• [What is required]: Reproduce the conversation about careers in law below word for word, from start to finish.

• [Exercise text]:
....
So I always knew I wanted to go to law school, graduate from law school, did well in law school, and ended up at big law.
[00:03:14] Heather: You and I so far had very similar trajectories because I decided I wanted to be a lawyer very young, too, and kind of always went through, ended up in a big firm.
[00:03:22] Gwen: Right. And. Right. You just, you like, when you are doing well and you get this opportunity, you think, of course I’m going to take this opportunity. Like, who wouldn’t you like, that’s, that’s all my colleagues, all my peers, that’s. They would, they would love this opportunity. So, like, great for me.
And then I sort of woke up one day and was like, what on earth? Like, this is so far from that dream and vision that I had all those years ago. I. I appreciate every minute of the experience. I appreciated learning from really great lawyers. I also appreciated learning what I don’t love.
And I know we’re going to talk a lot about this, but I’ll say, like, really quickly into the practice of law…
I thought why are we measuring our time?
Like, time is not what the client is asking us to do.
....
• [Supplied data]:

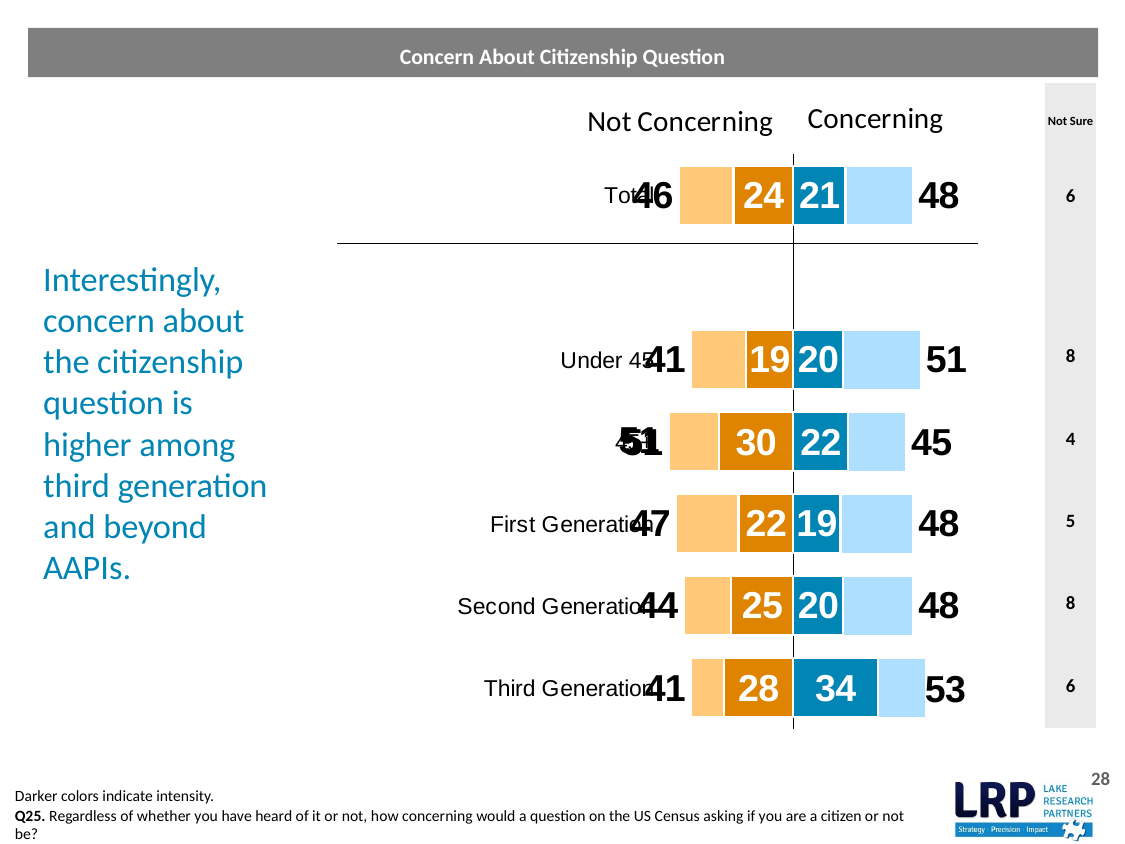
What is the total 'Not Concerning' value for Total? 46 What kind of chart is shown on the slide? Bar chart Which category has the lowest 'Not Sure' value? 45+ Which is larger, the 'Concerning' total for Under 45 or for Second Generation? Under 45 Which category has the highest total 'Concerning' value? Third Generation What is the difference between the 'Concerning' totals for Third Generation and First Generation? 5 What is the title of the chart? Concern About Citizenship Question What is the 'Not Sure' value for Under 45? 8 What is the dark blue (very concerning) value for Third Generation? 34 What is the total 'Concerning' value for Third Generation? 53 What is the dark orange (very not concerning) value for Second Generation? 25 How many categories (rows) are plotted in the chart? 6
....
• [Result for this task]:
So I always knew I wanted to go to law school, graduate from law school, did well in law school, and ended up at big law.
[00:03:14] Heather: You and I so far had very similar trajectories because I decided I wanted to be a lawyer very young, too, and kind of always went through, ended up in a big firm.
[00:03:22] Gwen: Right. And. Right. You just, you like, when you are doing well and you get this opportunity, you think, of course I’m going to take this opportunity. Like, who wouldn’t you like, that’s, that’s all my colleagues, all my peers, that’s. They would, they would love this opportunity. So, like, great for me.
And then I sort of woke up one day and was like, what on earth? Like, this is so far from that dream and vision that I had all those years ago. I. I appreciate every minute of the experience. I appreciated learning from really great lawyers. I also appreciated learning what I don’t love.
And I know we’re going to talk a lot about this, but I’ll say, like, really quickly into the practice of law…
I thought why are we measuring our time?
Like, time is not what the client is asking us to do.